SE.4 – Elective Seminar
ARTIFACTS FROM THE FUTURE: AN EXPERIENTIAL META-MUSEUM
Faculty: Mathilde Marengo, Ece Tankal (Hyphen-Labs)
Student assistants: Merve Savatli, Mohamad Elatab

In the past few decades, individuals have experienced dramatic changes in some of the most established dimensions of human life: time, space, matter, and individuality. These changes strain our everyday life and how we interact with the environment bringing us to question and design for how we will live in the future.
The course will focus on a future scenario in 2053, where the global population will have hit 10 billion and the strain on the environment in both natural and artificial frameworks, toxicity levels, health and life expectancy, social interaction, and much more, will all have severe effects on our day to day relations: how we interact with each other and with our habitat.
Artifacts from the future will work towards the development of meta-objects taken from the future, 2053, and brought back to the present, along a series of specific thematics.

Lorenz Potthast, Decelerator Helmet.

Future scenario – 2053

  • A vast increase in the number of deaths due to both Indoor and outdoor air pollution: meta-objects for people to navigate the toxic air of the future;
  • With the increase in life expectancy, mental health, elderly care and stress issues mainly related to the aging population will propagate, among which the most common dementia: meta-objects for people suffering from these health related issues to interact with their environments and others in the future;
  • An increment in contaminated lands, left by industrial societies and production, will be repopulated by both flora and fauna: meta-objects allowing nature to take its course and reconfigure our anthropocene landscapes.

Artifacts from the future is orchestrated following an analytical, experimental and design methodology, proposing to use speculation as a tool to study the dynamics and explore the trend scenarios for our future, imagining and realising objects that will allow us to interact between ourselves and with our future habitat.

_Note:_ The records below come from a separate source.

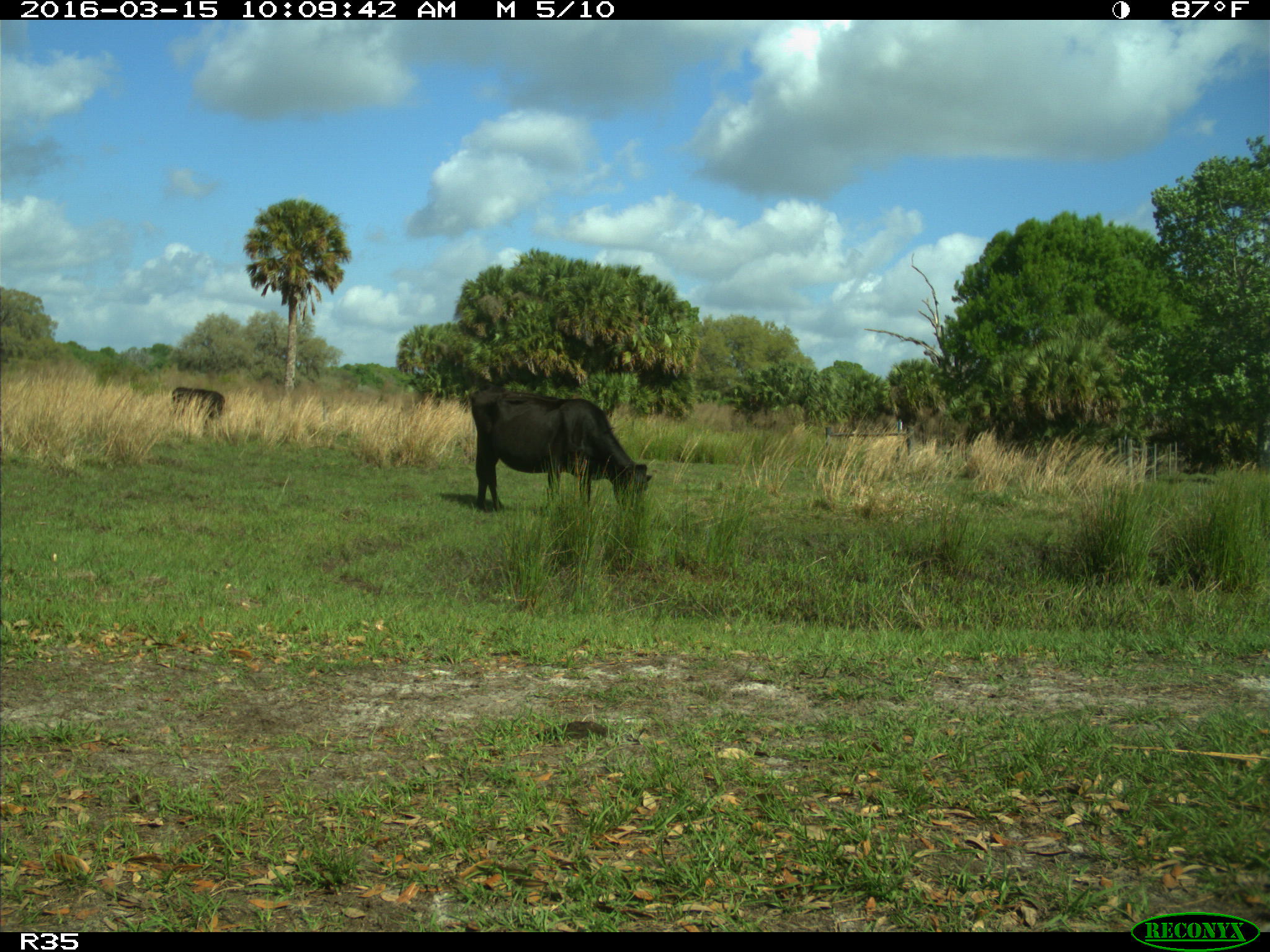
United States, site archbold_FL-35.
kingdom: Animalia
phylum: Chordata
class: Mammalia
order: Artiodactyla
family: Bovidae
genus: Bos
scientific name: Bos taurus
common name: domestic cow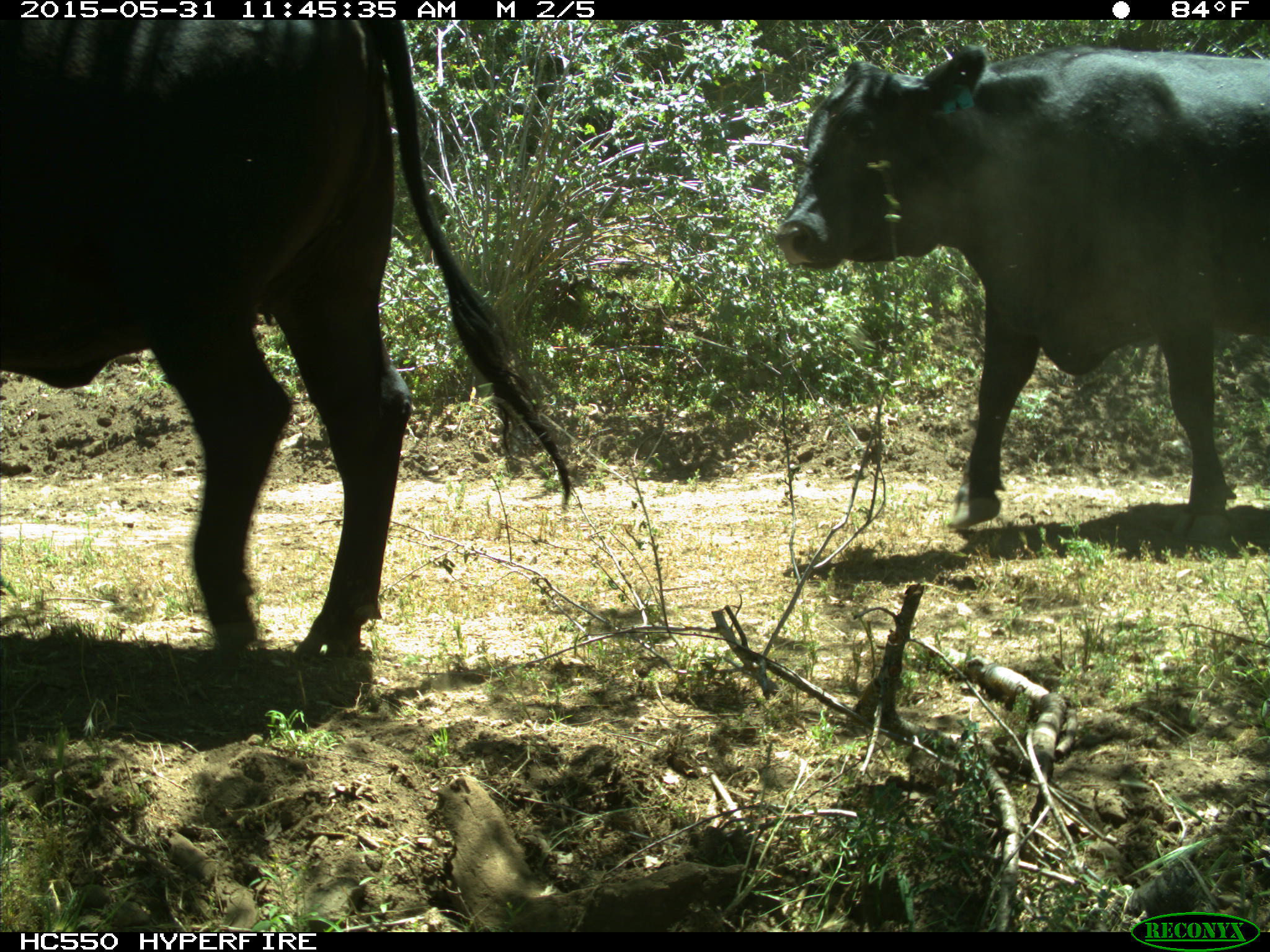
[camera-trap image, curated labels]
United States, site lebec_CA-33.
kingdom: Animalia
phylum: Chordata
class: Mammalia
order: Artiodactyla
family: Bovidae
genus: Bos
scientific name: Bos taurus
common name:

At their core, all of the projects will explore temporality and spatiality in order to provoke novel design insights, to critique the present, and envision alternative potential futures.

The projects will be collected at the end of the course to set up an experiential meta-museum installation.

Shot of the Geomerce installation, designed by Studio Gionata Gatto in collaboration with Giovanni Innella and programmed by Eelke Feenstra, at the industrial design biennial BIO in Ljubljana, Slovenia.